On June 7, 2009, he pitched for the Padres against the Diamondbacks in the 18th inning of an extra inning game. He allowed a three-run, opposite field, game-winning home run to Mark Reynolds on an 88-MPH, cut fastball. He was the losing pitcher in a 9-6 Diamondbacks win. It was the second pitching appearance of the season for Wilson, who also pitched a scoreless 9th inning for the Diamondbacks against the Cincinnati Reds on May 11.

===Seattle Mariners===
On June 19, 2009, Wilson was claimed off waivers by the Seattle Mariners. While with the Seattle Mariners, he was affectionately nicknamed "The Paperboy" by Ken Griffey Jr. With the Mariners in '09 he hit .250 with eight doubles, one triple, three home runs and 10 RBI in 45 games giving him a combined average of .219 with 42 hits in 72 games between Arizona, San Diego and Seattle.

On December 10, 2009, Wilson re-signed with the Mariners. On December 10, 2010, Wilson re-signed with the Mariners to the tune of $725,000. On March 28, 2011, the Mariners released Wilson.
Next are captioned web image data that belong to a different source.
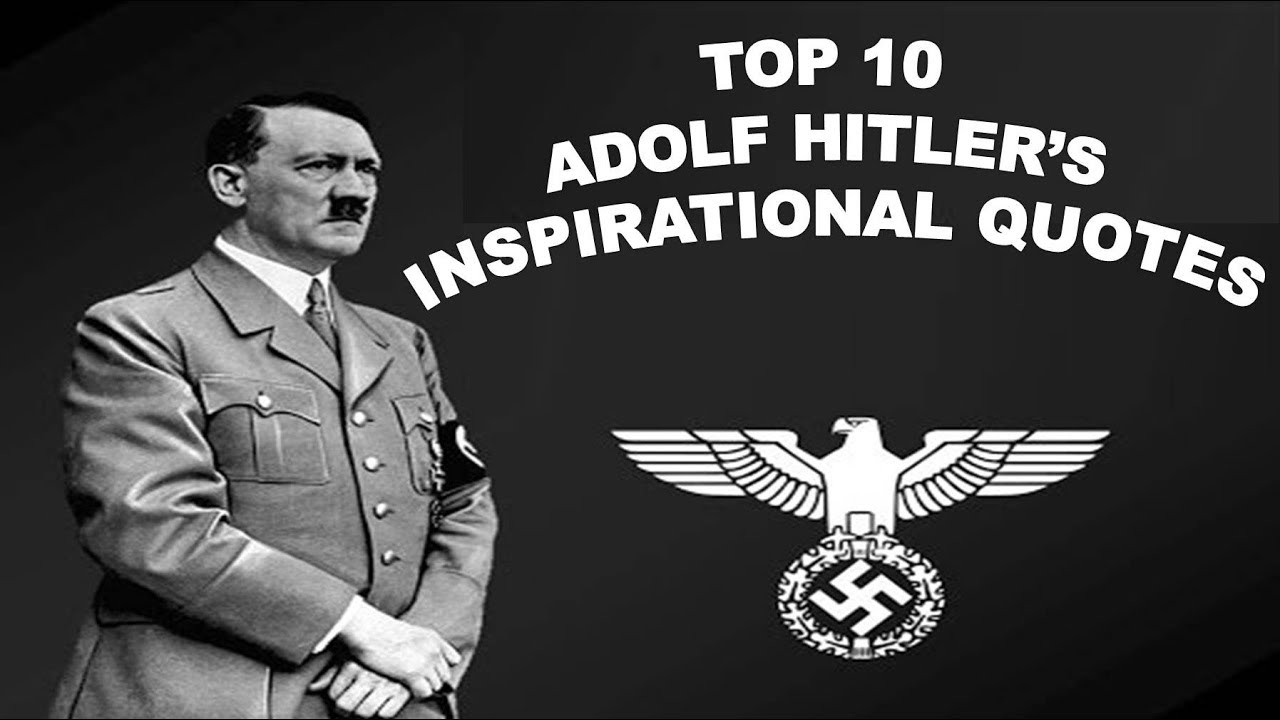 Hitler Inspirational Quotes
 Top 10 Adolf Hitler Inspirational Quotes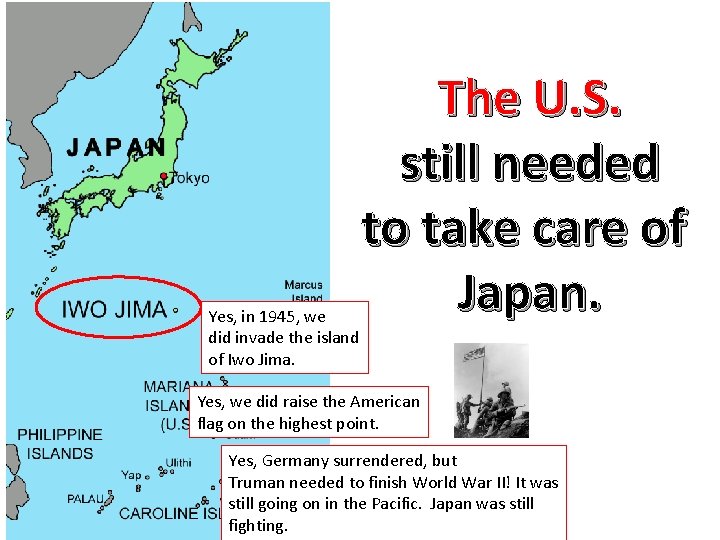 Yes, in 1945, we did invade the island of Iwo Jima. The U. S.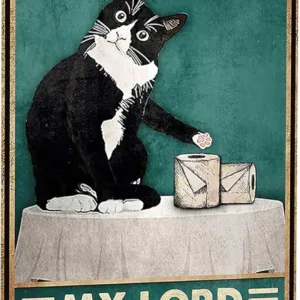 Funny Cat Bathroom Toilet Decor Sign Tuxedo Cat Your Butt Napkin My Lord Tin Sign for Cat Lovers Gift (3055)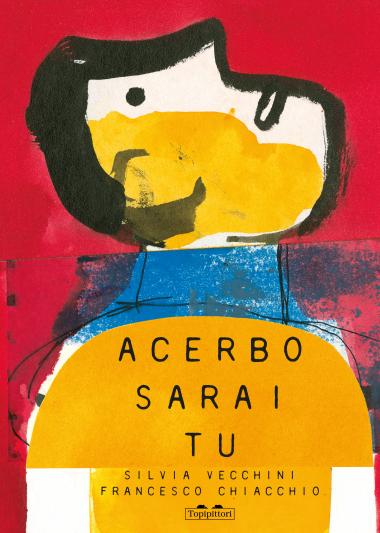 Libro - Acerbo sarai tu - Silvia Vecchini , Francesco Chiacchio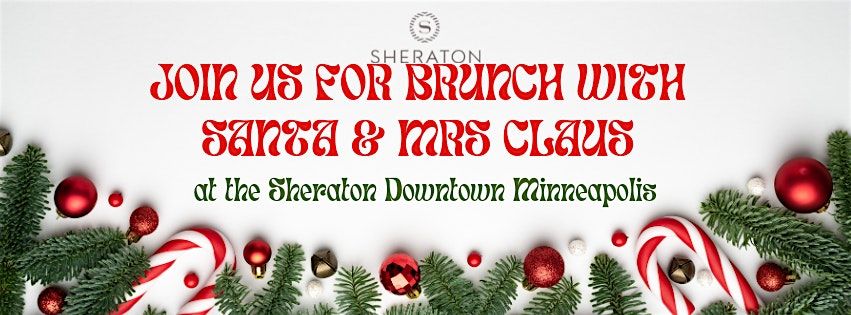 Brunch with Santa & Mrs. Claus at the Sheraton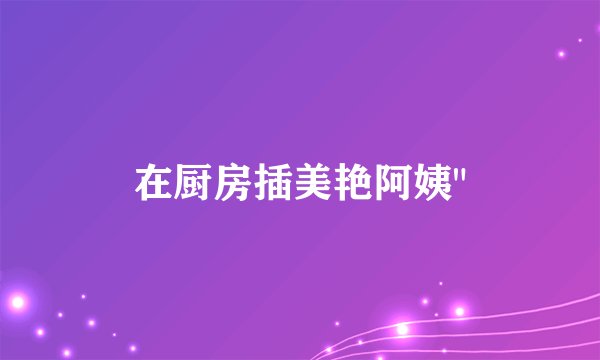 在厨房插美艳阿姨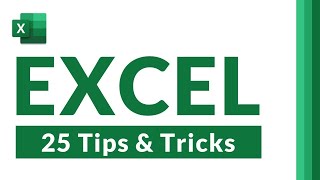 Top 25 Microsoft Excel Tips and Tricks for 2022 [upl. by Eesyak]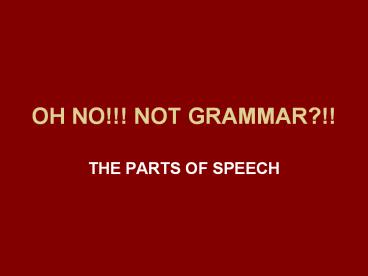 OH NO!!! NOT GRAMMAR?!!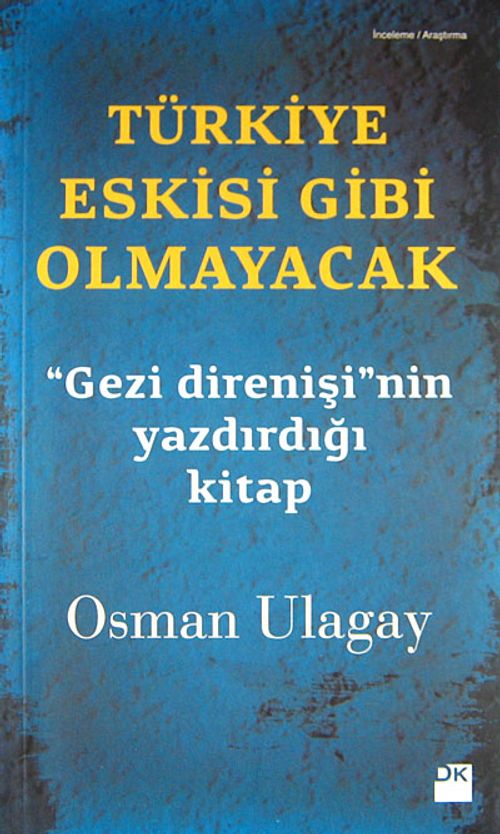 Türkiye Eskisi Gibi Olmayacak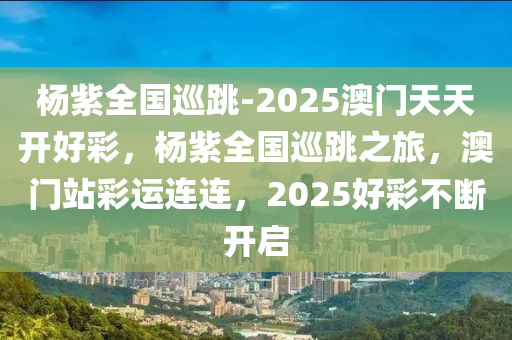 杨紫全国巡跳-2025澳门天天开好彩，杨紫全国巡跳之旅，澳门站彩运连连，2025好彩不断开启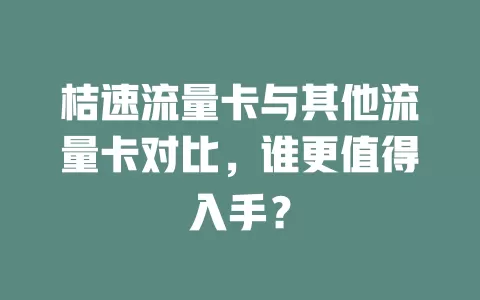 桔速流量卡与其他流量卡对比，谁更值得入手？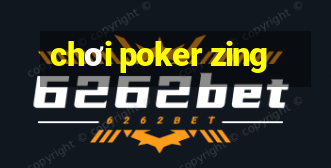 chơi poker zing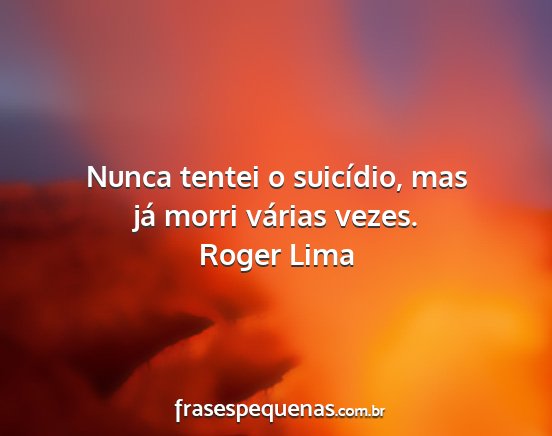 Roger Lima - Nunca tentei o suicídio, mas já morri várias...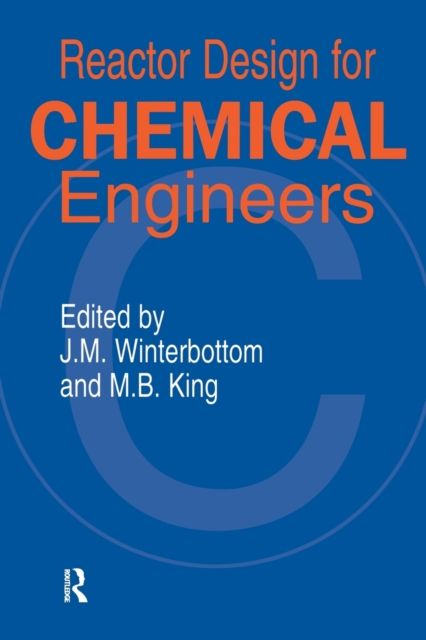 Reactor Design for Chemical Engineers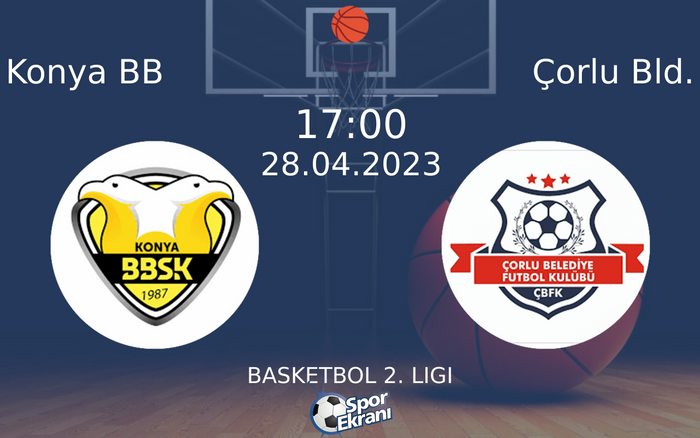 28 Nisan 2023 Konya BB vs Çorlu Bld. maçı Hangi Kanalda Saat Kaçta Yayınlanacak?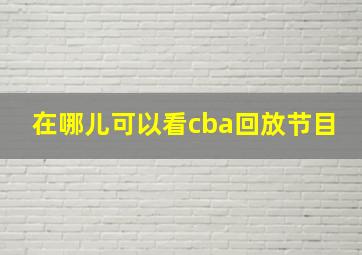 在哪儿可以看cba回放节目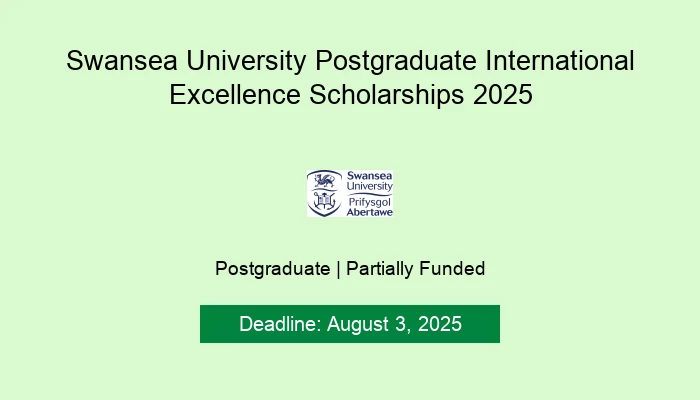 Swansea University Postgraduate International Excellence Scholarships 2025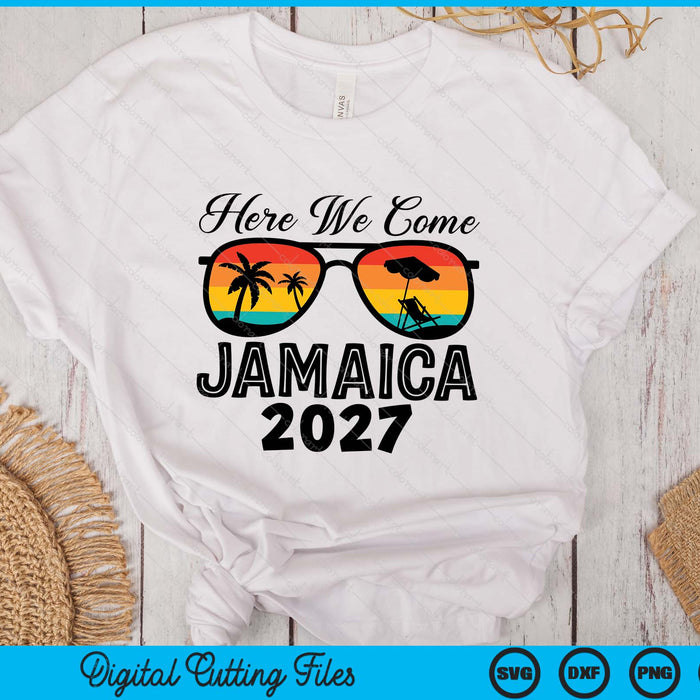 Here We Come Jamaica 2027 Matching Family SVG PNG Digital Printable Files
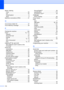 Page 145130
Mode, entering
Copy
 ......................................................50
Fax
 ........................................................24
PhotoCapture
 ..........................................6
Scan
 ........................................................6
Multi-line connections (PBX)
 ....................41
O
Out of Area (Caller ID) .............................37
Out of Memory message
 .......................... 29
P
Packing the machine ..............................100
Paper...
===Arizona Diamondbacks (second stint)===
On March 31, 2011, Wilson reportedly agreed to a minor league contract to return to the Diamondbacks. Wilson had his contract purchased by Arizona on April 25. He was designated for assignment on May 23.

===Milwaukee Brewers===
Wilson was claimed off waivers by the Milwaukee Brewers on May 25, 2011. In only his second appearance for the Brewers, Wilson hit a pinch hit home run. Only a week later he hit his 2nd home run, which was a go-ahead homer in extra innings against the Marlins. While with the Brewers, Wilson turned the second triple play of his career.

===Atlanta Braves===
Wilson signed a contract with the Atlanta Braves on November 22, 2011 but suffered a setback injury during spring training and never made it to the big leagues with the club.

===Arizona Diamondbacks (third stint)===
Wilson returned to the Diamondbacks for the third time in 2013 and made the big league roster out of spring training. He was designated for assignment on June 21, 2013.

===Texas Rangers===
Wilson signed a minor league deal with the Texas Rangers on December 12, 2013. He was designated for assignment on May 8, 2014. Wilson elected free agency in October 2014.

===Detroit Tigers===
On January 12, 2015, the Detroit Tigers signed Wilson to a minor league contract. On June 2, Wilson was called up by the Tigers from the Triple-A Toledo Mud Hens. On June 20, Wilson made the fourth pitching appearance of his career against the New York Yankees, giving up a solo home run to Chris Young before pitching the rest of the eighth inning. He was designated for assignment by the Tigers on July 7. Wilson cleared waivers and was sent outright to Triple-A Toledo on July 8. Wilson batted .252 with three home runs, 30 RBI, and 10 stolen bases for the Mud Hens. He was called up by the Tigers on September 8, as a September call-up.

===York Revolution===
On April 8, 2016, Wilson signed with the York Revolution of the Atlantic League of Professional Baseball. Wilson played in 120 games for the Revolution in 2016, posting a .255 batting average and 28 doubles.

===Texas Rangers (second stint)===
On April 18, 2017, Wilson was signed by the Texas Rangers to a minor league contract.

===Cleveland Indians===
On June 1, 2017, Wilson was traded to the Cleveland Indians in exchange for cash considerations. Playing in 54 games for the Triple–A Columbus Clippers, Wilson batted .207/.291/.303 with two home runs and nine RBI. He elected free agency following the season on November 6.

==Post-playing career==
On January 7, 2019, Wilson was named to the scouting staff for the Detroit Tigers.